Damaru only agreed to leave the bridge controls alone when Sais promised he would find him more devices he could investigate after they’d been back to see his mother.
‘Is everything all right?’ asked Kerin when he returned. The colour was already coming back into her cheeks.
‘I think it will be. Your son, he’s - well, the technical term is “machine empath”.’
‘What does that mean?’
‘It means he’s a genius with technology.’
‘Technology, like the devices in this place?’
‘That’s exactly right.’
‘But I thought the pilot said only a Sidhe could make everything here work. Or did I remember that wrongly?’
‘No, you remembered right, and that implies Damaru is Sidhe.’
‘Do not be ridiculous! He is my son.’
‘The lock on the controls is to do with what race you are. It takes either knowledge like mine or a talent like his to understand how the tech works, but the machines won’t actually respond unless the person touching them is Sidhe.’
&nbs
p; ‘You must be mistaken.’
‘I don’t think so. It makes sense: according to legend, the male Sidhe were machine empaths, but they had a monumental battle of the sexes with the females. As far as anyone knew, the women wiped them out. But it wasn’t easy because Sidhe are meant to be partially immune to each others’ powers; that’s why the Cariad - the one Damaru killed - told the pilot to shoot him, rather than just turning him into a puppet like she did with you and me. She couldn’t affect his mind. And that explains why the Cariad needs the guardians to come to the final test to look after the boys, and why she uses that helmet to get them onto the bridge; she can’t control skyfools like she can everyone else.’

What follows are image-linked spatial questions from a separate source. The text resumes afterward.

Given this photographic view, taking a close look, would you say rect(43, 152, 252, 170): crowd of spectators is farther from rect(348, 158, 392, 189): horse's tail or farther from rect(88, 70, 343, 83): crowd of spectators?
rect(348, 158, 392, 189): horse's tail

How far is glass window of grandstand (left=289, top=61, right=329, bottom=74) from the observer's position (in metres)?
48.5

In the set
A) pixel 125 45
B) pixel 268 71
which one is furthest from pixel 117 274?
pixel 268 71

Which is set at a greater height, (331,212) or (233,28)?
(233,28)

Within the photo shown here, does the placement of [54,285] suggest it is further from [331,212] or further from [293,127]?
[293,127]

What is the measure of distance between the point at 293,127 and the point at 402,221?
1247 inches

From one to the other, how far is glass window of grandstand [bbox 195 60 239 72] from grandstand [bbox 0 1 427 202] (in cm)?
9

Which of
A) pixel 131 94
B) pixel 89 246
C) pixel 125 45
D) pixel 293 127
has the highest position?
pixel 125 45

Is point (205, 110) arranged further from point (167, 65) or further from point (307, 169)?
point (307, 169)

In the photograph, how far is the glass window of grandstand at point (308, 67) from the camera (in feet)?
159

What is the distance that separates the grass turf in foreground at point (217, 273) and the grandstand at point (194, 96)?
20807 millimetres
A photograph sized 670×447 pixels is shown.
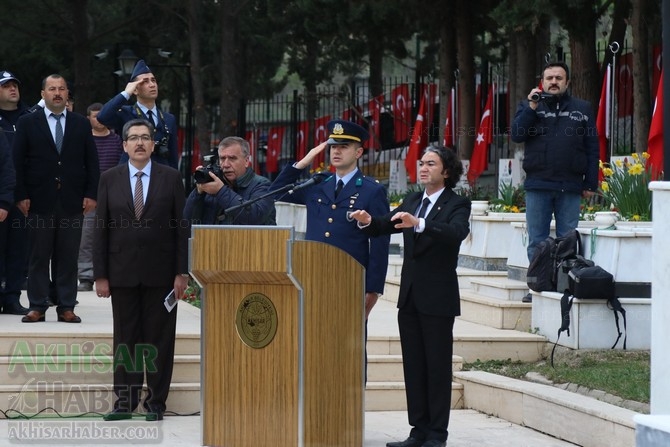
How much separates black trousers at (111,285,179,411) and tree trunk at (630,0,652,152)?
9467mm

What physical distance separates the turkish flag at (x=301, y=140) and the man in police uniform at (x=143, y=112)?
18.3 metres

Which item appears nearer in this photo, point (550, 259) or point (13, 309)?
point (550, 259)

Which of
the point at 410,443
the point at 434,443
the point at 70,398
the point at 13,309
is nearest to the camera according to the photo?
the point at 434,443

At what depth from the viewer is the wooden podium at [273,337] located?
7082mm

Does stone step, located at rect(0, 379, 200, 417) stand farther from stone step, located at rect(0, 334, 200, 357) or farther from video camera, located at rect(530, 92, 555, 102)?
video camera, located at rect(530, 92, 555, 102)

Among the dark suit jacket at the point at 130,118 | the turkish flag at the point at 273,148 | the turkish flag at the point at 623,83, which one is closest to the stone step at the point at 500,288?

He could see Kerin was having problems with this, and he didn’t blame her. Damaru had gone back to examining the med-bay tech. ‘Damaru?’ she said softly. He looked up again, mildly annoyed to be distracted, then seeing who it was, spared a smile for her. ‘Damaru, do you remember the woman who you put in the wall?’
He frowned, then said, ‘I wanted to make her leave. The wall got in the way.’
‘Aye, so it did. Did she - did she try and hurt you?’
‘She tried to grasp my pattern. I did not let her. She was hurting you. So I made her go away.’ He stated it like it was the most obvious thing in the world. Kerin still looked unconvinced.
‘Kerin, it makes sense,’ said Sais. ‘Sky-cursed women, like your mother, they have Sidhe-type powers - nothing so extreme, but the same sort of thing. Even the priests, the way they can spot lies: that’s a Sidhe trait.’
‘You are saying that I am Sidhe? That all of my people are?’
‘There’s a hell of a lot of misinformation out there about the Sidhe - dozens of theories, hundreds of stories. Some people believe the Sidhe weren’t a different race at all, that they were humans who were changed somehow, and that they didn’t always breed true - Sidhe sometimes had human children. In theory, I suppose it could happen the other way around. In some ways it’s a bit like the upland cattle and the dales ones: they’re very different animals, but they’re all cows.’
‘Cattle do not build devices they alone can use. Or steal the will of other cattle!’